_What is asked_: Repeat the stretch of lines from the one containing "Is point 626,272" through the one containing "504 centimetres", both included, word for word.

▬▬▬

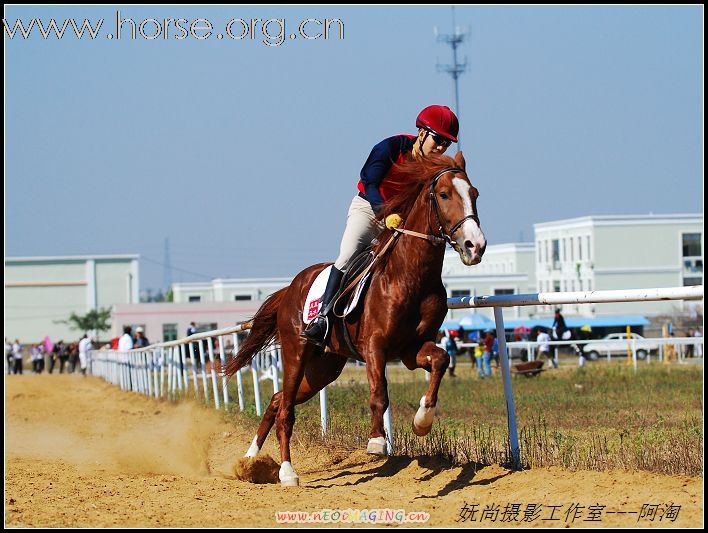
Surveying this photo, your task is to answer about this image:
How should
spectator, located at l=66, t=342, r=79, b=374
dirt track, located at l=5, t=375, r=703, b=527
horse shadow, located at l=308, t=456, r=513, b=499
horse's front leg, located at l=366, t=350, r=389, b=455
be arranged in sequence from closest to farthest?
dirt track, located at l=5, t=375, r=703, b=527
horse's front leg, located at l=366, t=350, r=389, b=455
horse shadow, located at l=308, t=456, r=513, b=499
spectator, located at l=66, t=342, r=79, b=374

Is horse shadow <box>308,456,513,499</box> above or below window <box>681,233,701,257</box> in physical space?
below

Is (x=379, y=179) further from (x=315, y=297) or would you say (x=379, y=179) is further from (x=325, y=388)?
(x=325, y=388)

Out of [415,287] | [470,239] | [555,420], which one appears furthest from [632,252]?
[470,239]

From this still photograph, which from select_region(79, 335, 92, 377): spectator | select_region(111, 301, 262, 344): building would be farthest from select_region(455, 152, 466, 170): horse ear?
select_region(111, 301, 262, 344): building

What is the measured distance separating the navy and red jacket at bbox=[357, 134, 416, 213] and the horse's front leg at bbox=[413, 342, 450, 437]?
4.45 ft

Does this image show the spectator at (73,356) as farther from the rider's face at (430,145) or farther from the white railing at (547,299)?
the rider's face at (430,145)

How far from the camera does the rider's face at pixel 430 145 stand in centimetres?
856

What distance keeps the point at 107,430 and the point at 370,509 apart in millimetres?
9930

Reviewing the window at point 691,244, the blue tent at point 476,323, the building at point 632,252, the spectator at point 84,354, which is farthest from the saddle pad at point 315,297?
the window at point 691,244

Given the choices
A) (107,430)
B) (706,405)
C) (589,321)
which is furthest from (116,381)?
(589,321)

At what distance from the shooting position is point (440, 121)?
847 cm

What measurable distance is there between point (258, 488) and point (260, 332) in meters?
2.51

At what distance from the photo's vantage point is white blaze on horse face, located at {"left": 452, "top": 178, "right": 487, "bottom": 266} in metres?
7.33

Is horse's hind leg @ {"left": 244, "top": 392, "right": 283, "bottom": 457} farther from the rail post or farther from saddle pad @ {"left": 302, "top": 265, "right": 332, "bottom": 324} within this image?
the rail post
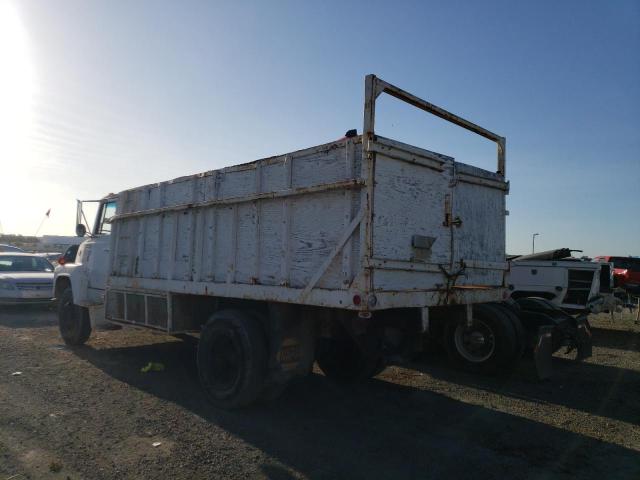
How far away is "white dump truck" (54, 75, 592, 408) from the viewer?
4.27m

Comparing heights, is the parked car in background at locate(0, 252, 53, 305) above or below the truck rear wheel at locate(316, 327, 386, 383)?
above

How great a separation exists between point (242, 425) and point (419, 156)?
10.5ft

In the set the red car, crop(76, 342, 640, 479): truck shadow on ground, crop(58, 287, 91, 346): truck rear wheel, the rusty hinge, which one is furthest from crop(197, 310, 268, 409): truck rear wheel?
the red car

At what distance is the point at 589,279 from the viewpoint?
34.4 feet

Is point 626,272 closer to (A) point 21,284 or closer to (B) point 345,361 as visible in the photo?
(B) point 345,361

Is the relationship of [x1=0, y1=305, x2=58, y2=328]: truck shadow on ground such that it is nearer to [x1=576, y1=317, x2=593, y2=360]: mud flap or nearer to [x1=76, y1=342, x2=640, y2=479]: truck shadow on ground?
[x1=76, y1=342, x2=640, y2=479]: truck shadow on ground

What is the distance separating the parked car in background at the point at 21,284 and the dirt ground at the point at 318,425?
504 centimetres

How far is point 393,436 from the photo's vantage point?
14.8ft

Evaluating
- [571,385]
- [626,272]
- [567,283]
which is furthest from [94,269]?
[626,272]

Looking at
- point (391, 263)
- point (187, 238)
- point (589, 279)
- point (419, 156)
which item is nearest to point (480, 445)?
point (391, 263)

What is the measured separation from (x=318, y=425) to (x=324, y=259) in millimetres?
1743

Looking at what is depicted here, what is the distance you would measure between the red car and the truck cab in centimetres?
1570

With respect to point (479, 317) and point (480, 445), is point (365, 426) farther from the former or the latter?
point (479, 317)

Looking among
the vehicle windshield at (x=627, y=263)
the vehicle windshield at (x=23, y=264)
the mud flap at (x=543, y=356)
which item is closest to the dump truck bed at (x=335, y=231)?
the mud flap at (x=543, y=356)
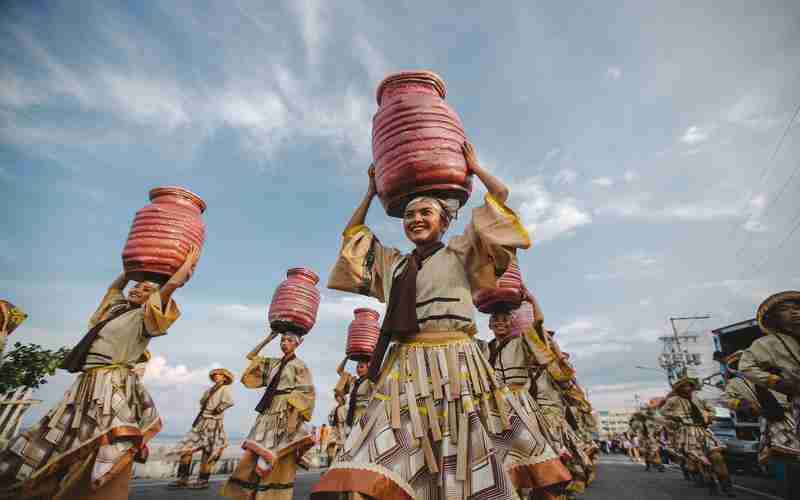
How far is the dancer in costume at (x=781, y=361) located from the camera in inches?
185

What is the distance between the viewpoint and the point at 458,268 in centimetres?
236

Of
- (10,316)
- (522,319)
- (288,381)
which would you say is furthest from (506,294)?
(10,316)

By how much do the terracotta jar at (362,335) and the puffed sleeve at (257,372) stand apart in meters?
2.61

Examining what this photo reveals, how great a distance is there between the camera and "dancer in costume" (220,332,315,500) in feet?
17.2

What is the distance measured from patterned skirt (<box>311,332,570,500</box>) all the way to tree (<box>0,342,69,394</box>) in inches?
545

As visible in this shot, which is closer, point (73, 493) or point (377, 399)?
point (377, 399)

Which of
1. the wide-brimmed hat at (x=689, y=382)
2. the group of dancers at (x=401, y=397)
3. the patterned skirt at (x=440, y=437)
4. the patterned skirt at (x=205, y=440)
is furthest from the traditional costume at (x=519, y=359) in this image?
the patterned skirt at (x=205, y=440)

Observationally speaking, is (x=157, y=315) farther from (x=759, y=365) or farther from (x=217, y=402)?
(x=217, y=402)

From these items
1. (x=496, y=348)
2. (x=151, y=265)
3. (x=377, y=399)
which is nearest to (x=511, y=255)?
(x=377, y=399)

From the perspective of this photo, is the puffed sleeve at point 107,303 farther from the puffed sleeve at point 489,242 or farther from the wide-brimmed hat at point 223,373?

▬▬▬

_Task answer_:
Is point 626,272 closer to (A) point 21,284 or closer to (B) point 345,361 as visible in the photo?
(B) point 345,361

Is the relationship of [x1=0, y1=305, x2=58, y2=328]: truck shadow on ground such that it is nearer to [x1=576, y1=317, x2=593, y2=360]: mud flap or nearer to [x1=76, y1=342, x2=640, y2=479]: truck shadow on ground?
[x1=76, y1=342, x2=640, y2=479]: truck shadow on ground

What is the distance separating the parked car in background at the point at 21,284 and the dirt ground at the point at 318,425?
504 centimetres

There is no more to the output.